Records from a collection:
####################

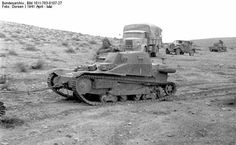 Carro Veloce CV 33 in Libia, aprile (nel 1943 dcambiarono nome in North African Campaign, Truck Transport, Italian Army, Afrika Korps, Tank Destroyer, Roman History, Ww2 Tanks, Armored Vehicles, Military History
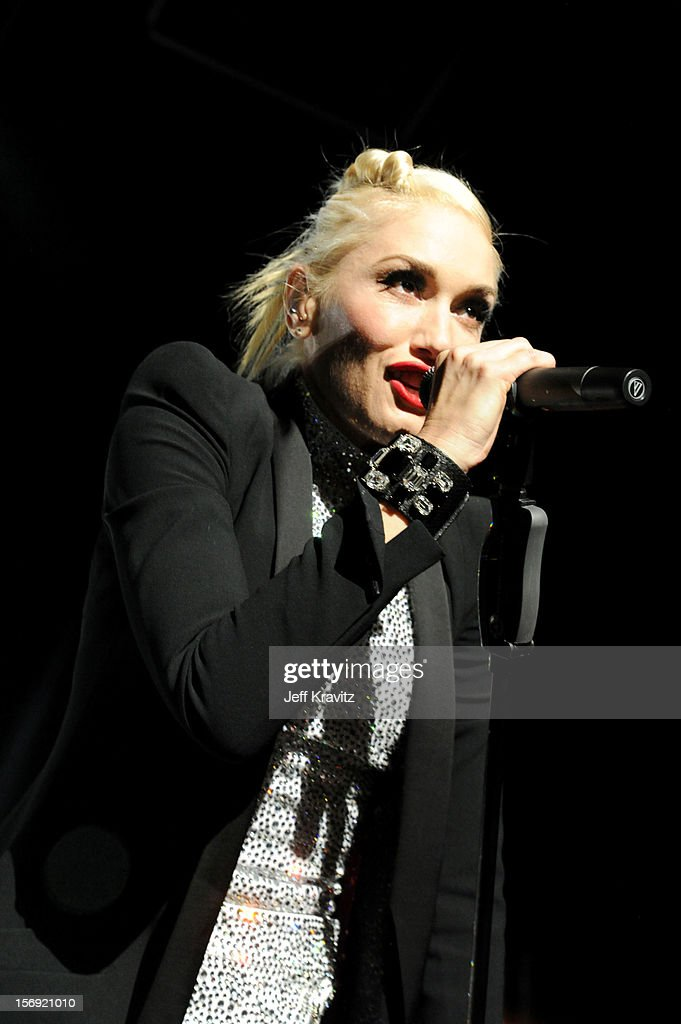 <a gi-track='captionPersonalityLinkClicked' href=/galleries/search?phrase=Gwen+Stefani&family=editorial&specificpeople=156423 ng-click='$event.stopPropagation()'>Gwen Stefani</a> performs at No Doubt in Concert at Gibson Amphitheatre on November 24, 2012 in Universal City, California.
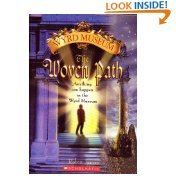 9780439709767: The Woven Path (Wyrd Museum)
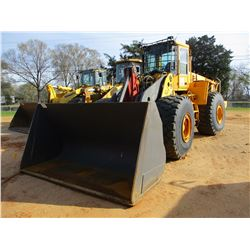 2006 VOLVO L220E WHEEL LOADER, VIN/SN:V4329 - CHIP BUCKET, AUX HYD, ECAB W/AIR, 29.5R25 TIRES, METER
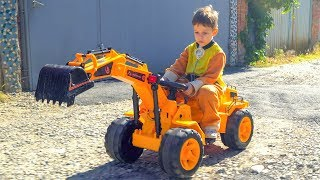 Kid and Mom ride on Tractor JCB Excavator and Playing with toys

####################

Try it:
Your copy should be the entries retyped exactly, with no images in it.

Solution to the exercise:
 Carro Veloce CV 33 in Libia, aprile (nel 1943 dcambiarono nome in North African Campaign, Truck Transport, Italian Army, Afrika Korps, Tank Destroyer, Roman History, Ww2 Tanks, Armored Vehicles, Military History
 <a gi-track='captionPersonalityLinkClicked' href=/galleries/search?phrase=Gwen+Stefani&family=editorial&specificpeople=156423 ng-click='$event.stopPropagation()'>Gwen Stefani</a> performs at No Doubt in Concert at Gibson Amphitheatre on November 24, 2012 in Universal City, California.
 9780439709767: The Woven Path (Wyrd Museum)
 2006 VOLVO L220E WHEEL LOADER, VIN/SN:V4329 - CHIP BUCKET, AUX HYD, ECAB W/AIR, 29.5R25 TIRES, METER
 Kid and Mom ride on Tractor JCB Excavator and Playing with toys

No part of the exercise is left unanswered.